The first question that may pop into your head would probably be; what does Mick Jagger’s heart have to do with this tune? It is indeed an eye-catching name for a song, and it is apparently a song about metaphorical heartbreak and the classic theme of lost love. It’s a clear step away from their earlier wandering themes of wily satisfaction and late night betrayal. More on the song’s meaning later on.
Musically, “Mick Jagger’s Heart” kicks off with an upbeat snare drum driven beat that works with the bouncy twang of guitarist Jimmy Grant’s country/bluesy introduction riff to bring the energy as it invites leading man Jason Vanderford to begin crooning about how he is dealing with his special someone leaving, in a humorously visual way; “My monkey brain it just wants to believe”.

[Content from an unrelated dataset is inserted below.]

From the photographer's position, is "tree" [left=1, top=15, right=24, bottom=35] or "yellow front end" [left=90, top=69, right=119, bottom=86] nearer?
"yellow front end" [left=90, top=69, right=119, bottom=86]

The chorus/hook is as simple as choruses and hooks come and at the same time, it does not lack any substance at all. “Doctor won’t you please tear it out, and place it in a jar next to Mick Jagger’s Heart”. This seemly hook line perfectly sums up what the song is all about. The protagonist is ready to accept his romance tragedy as he compares his heart to that of one of rock and roll’s biggest icons, The Rolling Stones’ very own Mick Jagger, who would probably have his own fair share of heartbreaks. The harmonizing female vocal part also lends some depth to the song as it suggests the idea that the protagonist’s other half might also be going through the same experience. And I emphasize on “might”, I don’t want to try digging too much out of this straightforward song.
The fun part of “Mick Jagger’s Heart” surely comes in the call-and answer section after the second chorus where Vanderford questions himself if he is crazy. And the guitar solo that comes after is brilliantly fitting of the song as Grant’s inspiring solo gives some musicianship to this already catchy song. And the song appropriately approaches the finale with more of that calling-and-answering, before it finally ends off how it began with the bobbing guitar riff.
Junk Parlor definitely have a name made for themselves already in their Californian regions, and especially after their Pacific Northwest tour. If the band is looking to spread their name further, “Mick Jagger’s Heart” is a decent enough single for the younger generation of listeners to relate to.